- [Aim of the task]:
Return the material below word for word, with every line kept as it is.
+++++
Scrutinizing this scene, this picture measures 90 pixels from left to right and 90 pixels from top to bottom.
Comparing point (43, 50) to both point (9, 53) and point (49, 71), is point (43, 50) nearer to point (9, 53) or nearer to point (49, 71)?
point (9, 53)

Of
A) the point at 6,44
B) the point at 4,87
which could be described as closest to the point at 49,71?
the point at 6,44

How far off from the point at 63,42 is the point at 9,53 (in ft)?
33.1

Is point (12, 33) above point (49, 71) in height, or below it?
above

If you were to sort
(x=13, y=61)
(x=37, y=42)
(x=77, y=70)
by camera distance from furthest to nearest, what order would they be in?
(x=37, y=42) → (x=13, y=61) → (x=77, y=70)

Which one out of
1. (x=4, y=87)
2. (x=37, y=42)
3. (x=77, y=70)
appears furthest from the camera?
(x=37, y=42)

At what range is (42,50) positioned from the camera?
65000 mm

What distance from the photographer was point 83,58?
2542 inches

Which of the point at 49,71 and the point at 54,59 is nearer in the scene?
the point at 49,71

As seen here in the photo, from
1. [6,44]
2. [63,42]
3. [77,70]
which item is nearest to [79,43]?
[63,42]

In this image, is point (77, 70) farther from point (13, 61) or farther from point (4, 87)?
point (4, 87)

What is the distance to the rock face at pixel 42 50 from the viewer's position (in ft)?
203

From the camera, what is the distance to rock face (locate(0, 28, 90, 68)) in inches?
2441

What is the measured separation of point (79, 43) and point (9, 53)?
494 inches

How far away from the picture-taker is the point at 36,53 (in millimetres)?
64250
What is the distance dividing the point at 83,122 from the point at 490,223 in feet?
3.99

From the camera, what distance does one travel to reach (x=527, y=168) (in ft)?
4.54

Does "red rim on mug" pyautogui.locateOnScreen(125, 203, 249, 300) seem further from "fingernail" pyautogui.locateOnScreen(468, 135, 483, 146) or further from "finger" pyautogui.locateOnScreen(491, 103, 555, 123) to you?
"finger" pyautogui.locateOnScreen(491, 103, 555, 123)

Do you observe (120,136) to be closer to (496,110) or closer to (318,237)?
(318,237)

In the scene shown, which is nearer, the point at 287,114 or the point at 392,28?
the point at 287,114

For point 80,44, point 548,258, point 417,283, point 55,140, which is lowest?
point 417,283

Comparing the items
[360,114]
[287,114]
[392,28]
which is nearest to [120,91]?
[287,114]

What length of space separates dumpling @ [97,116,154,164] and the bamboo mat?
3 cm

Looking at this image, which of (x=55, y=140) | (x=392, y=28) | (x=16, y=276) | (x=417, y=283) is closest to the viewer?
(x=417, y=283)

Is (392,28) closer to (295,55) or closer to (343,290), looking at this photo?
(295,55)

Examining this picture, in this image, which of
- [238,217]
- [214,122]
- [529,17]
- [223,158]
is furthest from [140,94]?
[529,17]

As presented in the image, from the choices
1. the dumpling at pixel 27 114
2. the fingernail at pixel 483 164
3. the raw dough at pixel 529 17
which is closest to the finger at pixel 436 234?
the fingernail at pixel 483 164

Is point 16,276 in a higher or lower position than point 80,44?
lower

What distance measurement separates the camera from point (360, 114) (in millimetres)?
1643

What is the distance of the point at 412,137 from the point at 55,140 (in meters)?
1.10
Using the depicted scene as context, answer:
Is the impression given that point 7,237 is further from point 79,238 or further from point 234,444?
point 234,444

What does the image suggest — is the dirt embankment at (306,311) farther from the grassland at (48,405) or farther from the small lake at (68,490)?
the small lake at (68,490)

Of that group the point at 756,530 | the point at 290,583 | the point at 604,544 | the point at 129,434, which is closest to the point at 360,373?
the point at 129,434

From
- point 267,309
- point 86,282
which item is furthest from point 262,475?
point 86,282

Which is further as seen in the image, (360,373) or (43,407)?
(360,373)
+++++
- [Final answer]:
Scrutinizing this scene, this picture measures 90 pixels from left to right and 90 pixels from top to bottom.
Comparing point (43, 50) to both point (9, 53) and point (49, 71), is point (43, 50) nearer to point (9, 53) or nearer to point (49, 71)?
point (9, 53)

Of
A) the point at 6,44
B) the point at 4,87
which could be described as closest to the point at 49,71?
the point at 6,44

How far off from the point at 63,42 is the point at 9,53 (in ft)?
33.1

Is point (12, 33) above point (49, 71) in height, or below it?
above

If you were to sort
(x=13, y=61)
(x=37, y=42)
(x=77, y=70)
by camera distance from furthest to nearest, what order would they be in?
(x=37, y=42) → (x=13, y=61) → (x=77, y=70)

Which one out of
1. (x=4, y=87)
2. (x=37, y=42)
3. (x=77, y=70)
appears furthest from the camera?
(x=37, y=42)

At what range is (42,50) positioned from the camera?
65000 mm

What distance from the photographer was point 83,58?
2542 inches

Which of the point at 49,71 and the point at 54,59 is nearer in the scene?
the point at 49,71

As seen here in the photo, from
1. [6,44]
2. [63,42]
3. [77,70]
which item is nearest to [79,43]?
[63,42]

In this image, is point (77, 70) farther from point (13, 61) or farther from point (4, 87)?
point (4, 87)

What is the distance to the rock face at pixel 42 50 from the viewer's position (in ft)?
203

From the camera, what is the distance to rock face (locate(0, 28, 90, 68)) in inches?
2441

What is the measured separation of point (79, 43) and point (9, 53)?
494 inches

How far away from the picture-taker is the point at 36,53 (in millimetres)?
64250
What is the distance dividing the point at 83,122 from the point at 490,223 in feet?
3.99

From the camera, what distance does one travel to reach (x=527, y=168) (in ft)?
4.54

Does "red rim on mug" pyautogui.locateOnScreen(125, 203, 249, 300) seem further from "fingernail" pyautogui.locateOnScreen(468, 135, 483, 146) or further from "finger" pyautogui.locateOnScreen(491, 103, 555, 123) to you?
"finger" pyautogui.locateOnScreen(491, 103, 555, 123)

Do you observe (120,136) to be closer to (496,110) or closer to (318,237)?
(318,237)

In the scene shown, which is nearer, the point at 287,114 or the point at 392,28?
the point at 287,114

For point 80,44, point 548,258, point 417,283, point 55,140, which is lowest?
point 417,283

Comparing the items
[360,114]
[287,114]
[392,28]
which is nearest to [120,91]?
[287,114]

What length of space separates dumpling @ [97,116,154,164] and the bamboo mat?
3 cm

Looking at this image, which of (x=55, y=140) | (x=392, y=28) | (x=16, y=276) | (x=417, y=283) is closest to the viewer?
(x=417, y=283)

Is (392,28) closer to (295,55) or closer to (343,290), looking at this photo?
(295,55)

Examining this picture, in this image, which of
- [238,217]
- [214,122]
- [529,17]
- [223,158]
is furthest from [140,94]?
[529,17]

As presented in the image, from the choices
1. the dumpling at pixel 27 114
2. the fingernail at pixel 483 164
3. the raw dough at pixel 529 17
which is closest to the finger at pixel 436 234?
the fingernail at pixel 483 164

Is point 16,276 in a higher or lower position than point 80,44?
lower

What distance measurement separates the camera from point (360, 114) (in millimetres)?
1643

What is the distance of the point at 412,137 from the point at 55,140 (in meters)?
1.10
Using the depicted scene as context, answer:
Is the impression given that point 7,237 is further from point 79,238 or further from point 234,444?
point 234,444

What does the image suggest — is the dirt embankment at (306,311) farther from the grassland at (48,405) or farther from the small lake at (68,490)?
the small lake at (68,490)

Of that group the point at 756,530 | the point at 290,583 | the point at 604,544 | the point at 129,434, which is closest to the point at 360,373?
the point at 129,434

From
- point 267,309
- point 86,282
which item is furthest from point 262,475?
point 86,282

Which is further as seen in the image, (360,373) or (43,407)?
(360,373)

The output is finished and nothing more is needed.